• Material supplied:
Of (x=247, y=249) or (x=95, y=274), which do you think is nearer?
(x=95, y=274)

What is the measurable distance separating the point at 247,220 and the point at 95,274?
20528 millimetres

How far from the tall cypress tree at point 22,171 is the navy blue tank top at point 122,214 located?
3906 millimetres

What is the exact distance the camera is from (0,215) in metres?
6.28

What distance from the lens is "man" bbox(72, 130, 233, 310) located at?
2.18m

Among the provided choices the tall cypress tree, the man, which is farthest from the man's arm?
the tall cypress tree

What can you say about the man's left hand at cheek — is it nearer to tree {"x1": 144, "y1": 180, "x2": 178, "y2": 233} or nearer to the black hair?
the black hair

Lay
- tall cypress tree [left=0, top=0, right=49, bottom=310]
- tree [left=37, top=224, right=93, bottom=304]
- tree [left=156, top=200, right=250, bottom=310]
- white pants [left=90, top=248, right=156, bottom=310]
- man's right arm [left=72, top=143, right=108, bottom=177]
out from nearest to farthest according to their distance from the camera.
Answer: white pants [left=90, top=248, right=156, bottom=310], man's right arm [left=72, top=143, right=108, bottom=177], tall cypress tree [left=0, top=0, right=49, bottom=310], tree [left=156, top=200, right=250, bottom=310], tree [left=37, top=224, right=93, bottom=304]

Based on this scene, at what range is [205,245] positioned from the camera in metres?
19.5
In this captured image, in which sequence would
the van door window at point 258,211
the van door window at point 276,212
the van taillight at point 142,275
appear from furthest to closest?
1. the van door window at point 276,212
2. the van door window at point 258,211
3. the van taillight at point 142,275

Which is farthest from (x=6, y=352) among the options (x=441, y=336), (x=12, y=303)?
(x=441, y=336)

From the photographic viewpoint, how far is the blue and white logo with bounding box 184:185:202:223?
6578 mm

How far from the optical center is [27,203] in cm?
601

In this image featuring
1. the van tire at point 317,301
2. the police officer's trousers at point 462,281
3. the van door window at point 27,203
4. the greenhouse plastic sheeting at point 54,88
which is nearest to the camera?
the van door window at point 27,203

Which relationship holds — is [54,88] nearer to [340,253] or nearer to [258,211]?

• Stated problem: Without leaving anything out, quote all the data.

• The answer:
Of (x=247, y=249) or (x=95, y=274), which do you think is nearer?
(x=95, y=274)

What is the measurable distance separating the point at 247,220 and the point at 95,274?
20528 millimetres

How far from the tall cypress tree at point 22,171 is the navy blue tank top at point 122,214 located?
3906 millimetres

What is the exact distance the camera is from (0,215) in metres?
6.28

What distance from the lens is "man" bbox(72, 130, 233, 310) located at?
2.18m

Among the provided choices the tall cypress tree, the man, which is farthest from the man's arm?
the tall cypress tree

What can you say about the man's left hand at cheek — is it nearer to tree {"x1": 144, "y1": 180, "x2": 178, "y2": 233} or nearer to the black hair?
the black hair

Lay
- tall cypress tree [left=0, top=0, right=49, bottom=310]
- tree [left=37, top=224, right=93, bottom=304]
- tree [left=156, top=200, right=250, bottom=310]
- white pants [left=90, top=248, right=156, bottom=310]
- man's right arm [left=72, top=143, right=108, bottom=177]
out from nearest to farthest according to their distance from the camera.
Answer: white pants [left=90, top=248, right=156, bottom=310], man's right arm [left=72, top=143, right=108, bottom=177], tall cypress tree [left=0, top=0, right=49, bottom=310], tree [left=156, top=200, right=250, bottom=310], tree [left=37, top=224, right=93, bottom=304]

Based on this scene, at what range is [205,245] positioned from the camera in metres?
19.5
In this captured image, in which sequence would
the van door window at point 258,211
the van door window at point 276,212
the van taillight at point 142,275
appear from furthest to closest?
1. the van door window at point 276,212
2. the van door window at point 258,211
3. the van taillight at point 142,275

Which is farthest from (x=6, y=352) among the options (x=441, y=336), (x=12, y=303)?
(x=441, y=336)

From the photographic viewpoint, how far is the blue and white logo with bounding box 184:185:202:223?
6578 mm

How far from the optical center is [27,203] in cm?
601

In this image featuring
1. the van tire at point 317,301
2. the police officer's trousers at point 462,281
3. the van door window at point 27,203
4. the greenhouse plastic sheeting at point 54,88
which is nearest to the camera?
the van door window at point 27,203

Which relationship holds — is [54,88] nearer to [340,253] or nearer to [258,211]?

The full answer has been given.